Wednesday, June 20, 2012

Afraid history is secular to.

The Wild Hunt blog looked at, what I assume is, an all too common assumption of Christians. That the world was holding it's breath awaiting their faith. That final layer on the social cake. (How bad was that analogy?)

Now, I understand, it's your religion. It's a precious gem everyone should want, the word of a god, yada yada yada. But that just isn't how it actually works out.

In the post, they look at a piece from Marc Barnes that laments the post-Christian culture he sees. Apparently, we aren't "Men", or "of Men." I guess we aren't manly enough for him...Anyway it is sad to know that without Christ I am... effete? Drone wars are boring, not viscerally enough for Barnes. Eh. I don't know. Don't care really, it is silly. Just an excuse to put down people not of faith in an intellectually lazy manner.

But as is pointed out, more interesting is how he views history pointing to Christandom. And, like I said above, sure you believe that. It's cute.

▶ Questions on the material:
**a.** Copy the passage of the blog post on Christian views of history between "Afraid history is" and "was that analogy?)", inclusive.
**b.** Continue the blog post on Christian views of history from the point where it ends.
The lines that follow the blog post are not needed for any part of this exercise.

▶ Data segment:
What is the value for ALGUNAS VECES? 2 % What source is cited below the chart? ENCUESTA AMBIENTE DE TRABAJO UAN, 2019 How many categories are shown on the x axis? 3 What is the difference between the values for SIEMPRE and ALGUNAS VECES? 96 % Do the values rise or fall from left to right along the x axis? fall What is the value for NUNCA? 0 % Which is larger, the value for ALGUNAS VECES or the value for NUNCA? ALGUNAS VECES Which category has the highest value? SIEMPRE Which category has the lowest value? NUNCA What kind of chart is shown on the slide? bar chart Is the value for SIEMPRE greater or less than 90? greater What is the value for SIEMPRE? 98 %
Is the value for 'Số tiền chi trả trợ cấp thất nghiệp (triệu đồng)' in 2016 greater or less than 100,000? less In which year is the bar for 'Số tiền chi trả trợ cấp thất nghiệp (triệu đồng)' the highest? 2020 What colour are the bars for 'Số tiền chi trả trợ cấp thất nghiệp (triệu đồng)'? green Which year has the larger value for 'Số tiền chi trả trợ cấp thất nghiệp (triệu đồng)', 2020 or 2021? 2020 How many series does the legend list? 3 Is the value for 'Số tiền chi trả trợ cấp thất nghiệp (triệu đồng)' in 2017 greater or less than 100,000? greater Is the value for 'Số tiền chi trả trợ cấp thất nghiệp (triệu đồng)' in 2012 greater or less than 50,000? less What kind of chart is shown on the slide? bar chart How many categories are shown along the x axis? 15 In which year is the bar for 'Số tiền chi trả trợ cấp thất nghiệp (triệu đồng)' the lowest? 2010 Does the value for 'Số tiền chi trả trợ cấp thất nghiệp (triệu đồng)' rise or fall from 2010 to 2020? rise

▶ Outputs for the tasks:
**a.**
Afraid history is secular to.

The Wild Hunt blog looked at, what I assume is, an all too common assumption of Christians. That the world was holding it's breath awaiting their faith. That final layer on the social cake. (How bad was that analogy?)

**b.**
... The Pagan world awaited Christ as a virgin awaits her bridegroom. In her myth and legend she whispered of Christ. ...
Did I say cute? I meant creepy. It's creepy now. I guess if you know history, the world...sorry, just "the pagans" awaited the Christians to come save them from themselves. Imagine, paganism way have just become a spinster culture.

Sure, that's what it looks like to me in the stories of Charlemagne. That's why Constantine converted. That's why the old religions often had to be destroyed or banned...Wait. Oh, that's right. Christianity shaped itself to be a sellable product, but very slowly spread, often moving thanks to leaders seeing it as a useful political tool to crush opposition and control populations. And in spite of attacks on the pagan centers, older polytheistic religions still continue today.

People like Barnes love romanticizing the pre-Christians and their Christian history, as if it's some gentle natural progression. Even, I think, I tried to envision some progression from nature worship to many gods to one god, when I was young. It has some presumed sense. But it's bull. Societies don't work that way in reality.

It became popular for a time, Religious Evolution. Some notables, like C.S. Lewis, were proponents. But, Social Darwinism to had some favor once with people who should have known better. It is a poorly thought out idea. It's the kind of idea a missionary minded person embraces. It speaks to how your faith was the natural and inevitable end result of everything that came before. Like how the Greek pantheon feed into the Roman pantheon, which will stand and be widely worshiped for all of time. It's just so short sighted.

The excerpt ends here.